The auto industry might survive, in part because corporations are buying the bulk of new autos, particularly the behemoth SUVs and pickup trucks, enough so that the big three emerge from this in something recognizable. Ford will still be Ford, and GM will still be GM, even though you won’t see country and western singers moaning about how only real Americans drive those big trucks.

The administration (next year’s administration, anyway) will need to put trillions into the infrastructure and into research and development of more efficient ways of moving people around the country. This will create jobs (and if the admin doesn’t want all that money to vanish the way it did in Iraq, they’ll be thinking in terms of public projects, since only a fool or a libertarian believes the private sector will see it as anything other than an opportunity to feather its own nest), and might save the US from becoming a third world nation.

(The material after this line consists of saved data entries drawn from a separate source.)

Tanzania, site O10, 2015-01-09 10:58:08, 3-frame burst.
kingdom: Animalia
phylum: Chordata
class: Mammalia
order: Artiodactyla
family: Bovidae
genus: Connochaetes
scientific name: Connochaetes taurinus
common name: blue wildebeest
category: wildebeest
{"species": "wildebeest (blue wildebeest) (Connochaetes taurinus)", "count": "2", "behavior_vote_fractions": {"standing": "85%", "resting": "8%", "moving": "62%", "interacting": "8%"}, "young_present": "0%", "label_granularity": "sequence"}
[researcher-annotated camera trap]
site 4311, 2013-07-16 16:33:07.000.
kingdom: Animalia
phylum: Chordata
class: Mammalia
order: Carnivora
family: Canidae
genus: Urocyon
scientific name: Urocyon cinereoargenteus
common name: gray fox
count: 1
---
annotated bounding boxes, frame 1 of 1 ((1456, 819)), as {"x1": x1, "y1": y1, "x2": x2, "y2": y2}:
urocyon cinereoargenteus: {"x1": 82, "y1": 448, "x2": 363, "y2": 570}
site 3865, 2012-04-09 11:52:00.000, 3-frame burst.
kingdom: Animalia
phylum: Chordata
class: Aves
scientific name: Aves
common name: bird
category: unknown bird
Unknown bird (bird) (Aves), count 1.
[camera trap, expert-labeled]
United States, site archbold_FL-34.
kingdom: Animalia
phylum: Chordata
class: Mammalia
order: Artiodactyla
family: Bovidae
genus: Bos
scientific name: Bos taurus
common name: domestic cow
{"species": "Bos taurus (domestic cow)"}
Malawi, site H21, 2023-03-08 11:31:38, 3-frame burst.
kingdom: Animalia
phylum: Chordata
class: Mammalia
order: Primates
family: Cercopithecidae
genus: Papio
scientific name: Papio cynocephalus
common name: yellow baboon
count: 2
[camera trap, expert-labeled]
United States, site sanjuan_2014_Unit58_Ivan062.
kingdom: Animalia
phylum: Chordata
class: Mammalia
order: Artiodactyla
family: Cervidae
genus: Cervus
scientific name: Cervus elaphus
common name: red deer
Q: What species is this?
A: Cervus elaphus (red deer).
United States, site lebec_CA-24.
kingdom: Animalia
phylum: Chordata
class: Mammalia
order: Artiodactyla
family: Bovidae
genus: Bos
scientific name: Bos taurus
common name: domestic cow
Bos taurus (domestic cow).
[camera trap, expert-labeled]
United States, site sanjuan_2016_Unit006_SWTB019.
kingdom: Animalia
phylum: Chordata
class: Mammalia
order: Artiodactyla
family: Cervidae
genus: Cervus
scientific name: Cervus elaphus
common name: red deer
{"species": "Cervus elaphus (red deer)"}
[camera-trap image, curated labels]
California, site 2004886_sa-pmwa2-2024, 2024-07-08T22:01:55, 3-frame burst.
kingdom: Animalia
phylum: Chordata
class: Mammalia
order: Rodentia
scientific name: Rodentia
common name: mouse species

It’s no mistake that both India and China are throwing a significant chunk of their GNP into public works. Both realize that without a solid nationwide infrastructure, they have no future in the 21st century. China, which privatized its medical system in the 1980s (with predictably ghastly results) is already realizing that they must find a way to switch back, and the sooner the better. The role of a society is to share risks; private enterprise simply turns a society into a dog fight.

Global warming is clearly no longer some environmental thing that might happen in the 22nd century. It’s here, it’s now, and in one of those wonderful ironies with which the universe amuses itself, the country that stands to lose the most from it is the United States. While the wild weather that has afflicted the US this spring isn’t, in itself, an indicator, the fact that there is more and more such weather is an indicator of major problems to come, and sooner, rather than later.

Global warming might leave Canada as the only superpower in North America. That is something Americans need to consider when they dismiss climate change as being anti-American propaganda. The people warning most strenuously of climate change recognize that if it is unaddressed, America will take the brunt. The Pentagon realized it several years ago, in a risk assessment report in which it called climate change “the greatest threat to American security” – ahead of terrorism, ahead of war with Russia or China, ahead of economic collapse.

This hapless administration, evil minions to an idiotic and self-destructive plunderocracy that is pleased to call itself, without apparent irony, the “free market,” is singularly unequipped to deal with any of these items, save through further efforts to shore up the same entities that have already failed America, and hysterical threats of war and terror to try and keep the population docile and afraid.

You have a simple choice. The GOP offers fear and poverty. Even if the Democrats offer nothing at all, that’s an improvement. And there are enough real Democrats left in the party that they might rise above themselves like they did in 1932 and again in 1960, and step forward to save America from itself.